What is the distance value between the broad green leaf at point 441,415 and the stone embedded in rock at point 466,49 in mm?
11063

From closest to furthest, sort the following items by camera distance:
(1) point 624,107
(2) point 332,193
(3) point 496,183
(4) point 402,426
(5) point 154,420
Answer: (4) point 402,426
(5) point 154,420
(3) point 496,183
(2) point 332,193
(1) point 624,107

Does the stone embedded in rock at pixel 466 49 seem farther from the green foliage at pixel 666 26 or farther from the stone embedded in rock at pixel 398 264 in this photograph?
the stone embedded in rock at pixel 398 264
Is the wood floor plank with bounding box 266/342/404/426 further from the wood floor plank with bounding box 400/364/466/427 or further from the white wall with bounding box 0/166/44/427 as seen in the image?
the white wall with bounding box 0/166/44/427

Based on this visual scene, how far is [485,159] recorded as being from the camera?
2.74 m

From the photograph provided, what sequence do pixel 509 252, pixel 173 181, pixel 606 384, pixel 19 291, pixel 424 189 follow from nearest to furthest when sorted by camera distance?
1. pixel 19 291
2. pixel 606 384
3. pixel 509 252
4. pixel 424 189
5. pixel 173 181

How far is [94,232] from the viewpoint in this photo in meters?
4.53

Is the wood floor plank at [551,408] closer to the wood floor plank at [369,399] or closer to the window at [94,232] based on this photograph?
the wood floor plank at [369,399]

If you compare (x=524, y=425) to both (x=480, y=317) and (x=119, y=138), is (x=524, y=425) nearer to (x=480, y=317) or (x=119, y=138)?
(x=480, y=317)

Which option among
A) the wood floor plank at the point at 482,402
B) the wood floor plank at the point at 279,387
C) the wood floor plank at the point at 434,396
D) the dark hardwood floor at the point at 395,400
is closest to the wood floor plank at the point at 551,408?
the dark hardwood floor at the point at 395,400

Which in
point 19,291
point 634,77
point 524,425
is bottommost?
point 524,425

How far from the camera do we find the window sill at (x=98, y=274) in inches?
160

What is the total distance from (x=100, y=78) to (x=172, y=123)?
==*==
● **Objective**
Please swap "window sill" for "door frame" in the entries from the line with "How far from" through the last entry, and give back only those lines with nothing else altered.

● **Solution to the exercise**
How far from the camera do we find the door frame at (x=98, y=274) in inches?
160

What is the total distance from (x=100, y=78) to (x=172, y=123)?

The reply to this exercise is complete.